* Selected extract
Content starts

Thursday 16 February 2012

Is this the Real Life?

My first encounters with Fantasy Football (round ball version) were in the early nineties. Every summer, I'd study the statistics in the newspaper before carefully filling in my team and posting it off.  Then the season would roll round and by the end of August I'd realise that I had no chance of winning the thing, Brian Deane (the Roy Williams of his day) was not going to score 30 goals, and that Jamie Redknapp might be a decent passer but you don't get points for a nice haircut and a pulled hamstring.

However, such trivial matters wouldn't perturb me and I'd gamely try my luck every season, even expanding my Fantasy efforts to cricket and rugby, but every time I'd fail miserably.

I tried joining smaller, private leagues, in which the players were "auctioned", so each player could only play for one team.  But still I'd find myself off the pace early on, with no chance of winning.  Clearly, the biggest problem was my lack of management skills but there was surely more to it than that!

The solution presented itself when I started getting into the NFL.  Here was a much more fun way of playing Fantasy Football  - join a league of ten players (nfl.com and/or many other sites run such leagues), have a draft, pick a squad. pick a starting line up (Usually a QB, 2RBs, 3WR, a TE, a Kicker and a team Defence - but there are variants) and then play 1v1 matches every week with another league member.

It's a brilliant way of playing Fantasy Football.  Have a bad week and you lose that game but it's only one game so you're still in contention.  Sometimes you may have a bad week but your opponent has a worse one so you still win.  In short, it keeps things close.  What's more, the league is decided by a play off between the top 4 teams over the last 2 weeks of the season.  Again, this keeps it interesting for players as they are striving to get in the top 4 rather than having to finish first.

Content ends

* Required actions
• A. Quote the fantasy football post word for word from "Is this the" to "a pulled hamstring.".
• B. According to the fantasy football post, how is the NFL-style league decided?

* Data provided

Content starts

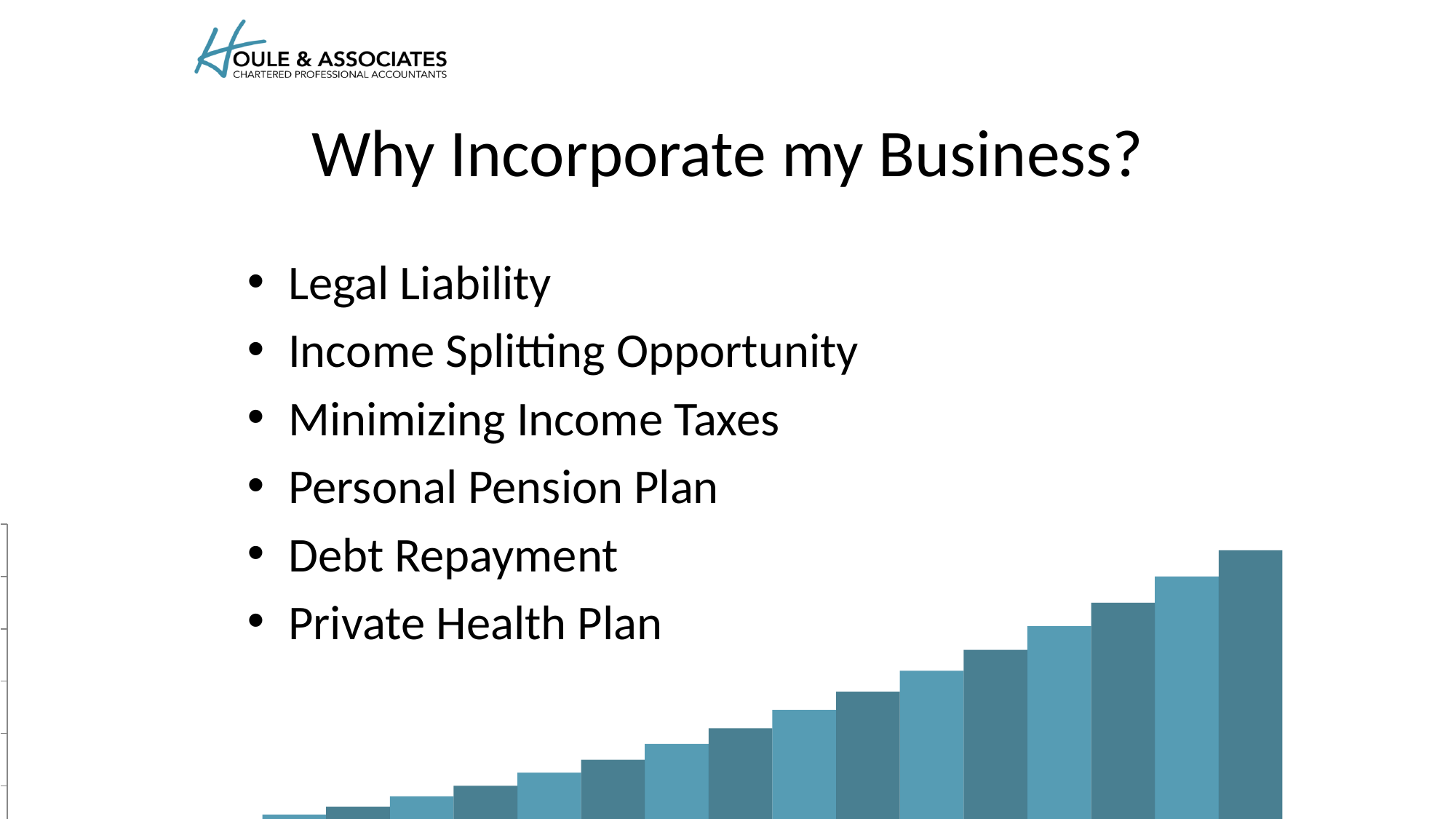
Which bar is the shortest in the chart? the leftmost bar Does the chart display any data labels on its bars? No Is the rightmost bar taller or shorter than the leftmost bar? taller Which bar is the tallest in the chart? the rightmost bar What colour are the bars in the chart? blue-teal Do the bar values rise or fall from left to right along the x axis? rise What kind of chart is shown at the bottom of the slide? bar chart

Content ends

* Solutions to each task
• A.
Is this the Real Life?

My first encounters with Fantasy Football (round ball version) were in the early nineties. Every summer, I'd study the statistics in the newspaper before carefully filling in my team and posting it off.  Then the season would roll round and by the end of August I'd realise that I had no chance of winning the thing, Brian Deane (the Roy Williams of his day) was not going to score 30 goals, and that Jamie Redknapp might be a decent passer but you don't get points for a nice haircut and a pulled hamstring.

• B. By a play-off between the top 4 teams over the last 2 weeks of the season.